La directrice générale de la société technologique Quantum Vertex, Suzanne Tumba Kanku, a pris part, mercredi 4 mars à Kinshasa, à une série de consultations stratégiques réunissant plusieurs institutions publiques impliquées dans la mise en œuvre du programme présidentiel « Debout Jeunes Congolais », une initiative destinée à soutenir l’entrepreneuriat des jeunes en République démocratique du Congo.
Ces échanges ont été convoqués par le Ministre de l’Entrepreneuriat et du Développement des PME, Maître Justin Kalumba Mwana-Ngongo, dans le cadre des travaux préparatoires qui visent à structurer les mécanismes opérationnels et financiers du programme.
La première séance de travail a notamment réuni les membres du gouvernement concernés avec le directeur général du Fonds de promotion de l’industrie (FPI).

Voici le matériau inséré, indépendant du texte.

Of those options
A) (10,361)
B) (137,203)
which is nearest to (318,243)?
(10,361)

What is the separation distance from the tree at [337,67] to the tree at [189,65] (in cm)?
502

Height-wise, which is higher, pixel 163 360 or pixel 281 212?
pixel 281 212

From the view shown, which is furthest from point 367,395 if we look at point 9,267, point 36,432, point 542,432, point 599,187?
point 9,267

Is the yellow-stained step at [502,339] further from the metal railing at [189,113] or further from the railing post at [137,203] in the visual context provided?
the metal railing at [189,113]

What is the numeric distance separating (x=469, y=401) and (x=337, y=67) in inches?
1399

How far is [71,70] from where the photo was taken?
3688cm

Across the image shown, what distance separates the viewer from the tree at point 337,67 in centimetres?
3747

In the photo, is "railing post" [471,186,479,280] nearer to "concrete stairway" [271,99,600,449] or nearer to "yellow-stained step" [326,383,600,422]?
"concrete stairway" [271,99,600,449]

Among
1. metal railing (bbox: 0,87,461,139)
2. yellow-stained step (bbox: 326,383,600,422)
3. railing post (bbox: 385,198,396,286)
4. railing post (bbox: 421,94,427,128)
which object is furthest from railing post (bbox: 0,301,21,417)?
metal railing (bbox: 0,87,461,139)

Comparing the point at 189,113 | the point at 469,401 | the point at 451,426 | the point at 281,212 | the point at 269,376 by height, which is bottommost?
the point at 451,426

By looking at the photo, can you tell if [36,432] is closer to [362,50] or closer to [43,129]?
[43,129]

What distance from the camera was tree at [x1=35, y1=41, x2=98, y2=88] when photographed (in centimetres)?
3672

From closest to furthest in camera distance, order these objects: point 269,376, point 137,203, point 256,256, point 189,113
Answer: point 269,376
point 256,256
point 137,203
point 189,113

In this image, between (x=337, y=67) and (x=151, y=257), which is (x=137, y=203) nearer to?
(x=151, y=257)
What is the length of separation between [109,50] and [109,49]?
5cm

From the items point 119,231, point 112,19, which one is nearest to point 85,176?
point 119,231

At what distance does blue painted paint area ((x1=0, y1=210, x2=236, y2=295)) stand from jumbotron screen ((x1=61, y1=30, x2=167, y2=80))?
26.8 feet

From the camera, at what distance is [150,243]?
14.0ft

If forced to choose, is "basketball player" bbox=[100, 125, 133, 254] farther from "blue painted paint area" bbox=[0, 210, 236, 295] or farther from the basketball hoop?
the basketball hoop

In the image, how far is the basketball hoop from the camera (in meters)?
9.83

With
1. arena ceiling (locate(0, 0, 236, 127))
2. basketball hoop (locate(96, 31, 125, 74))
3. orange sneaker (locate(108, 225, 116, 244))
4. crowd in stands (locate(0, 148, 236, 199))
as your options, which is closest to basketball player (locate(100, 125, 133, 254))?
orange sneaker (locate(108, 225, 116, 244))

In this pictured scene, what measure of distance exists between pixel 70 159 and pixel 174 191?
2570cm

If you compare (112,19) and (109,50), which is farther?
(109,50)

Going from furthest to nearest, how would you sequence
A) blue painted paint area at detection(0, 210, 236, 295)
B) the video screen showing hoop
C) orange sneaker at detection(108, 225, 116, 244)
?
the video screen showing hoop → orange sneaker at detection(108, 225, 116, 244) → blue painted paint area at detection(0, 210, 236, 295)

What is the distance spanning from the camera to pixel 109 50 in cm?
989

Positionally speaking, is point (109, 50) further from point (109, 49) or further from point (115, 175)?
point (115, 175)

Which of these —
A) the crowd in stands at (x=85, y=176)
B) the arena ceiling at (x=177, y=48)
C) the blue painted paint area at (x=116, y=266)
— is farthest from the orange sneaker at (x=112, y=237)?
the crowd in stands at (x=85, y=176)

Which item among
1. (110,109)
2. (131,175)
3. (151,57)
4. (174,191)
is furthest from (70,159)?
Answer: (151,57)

Les discussions ont porté sur les modalités pratiques de la participation de cette institution financière au programme présidentiel, en particulier à travers des mécanismes de financement destinés à accompagner les initiatives entrepreneuriales portées par les jeunes.

Au cœur des échanges figurait la contribution du FPI, envisagée sous la forme d’un financement remboursable équivalant à 10 % des fonds de subvention mobilisés. Ce mécanisme vise à instaurer un dispositif de financement structuré et responsable, orienté vers la consolidation et la pérennisation des projets développés par les jeunes entrepreneurs congolais.
Les consultations se sont poursuivies avec une délégation de l’Autorité de régulation des marchés publics (ARMP), conduite par son président du Conseil d’administration, Armand Ciamala Kanyinda. Les discussions ont porté sur les dispositifs réglementaires susceptibles de garantir une mise en œuvre efficace du programme, en cohérence avec la vision des autorités congolaises en matière de promotion de l’entrepreneuriat des jeunes.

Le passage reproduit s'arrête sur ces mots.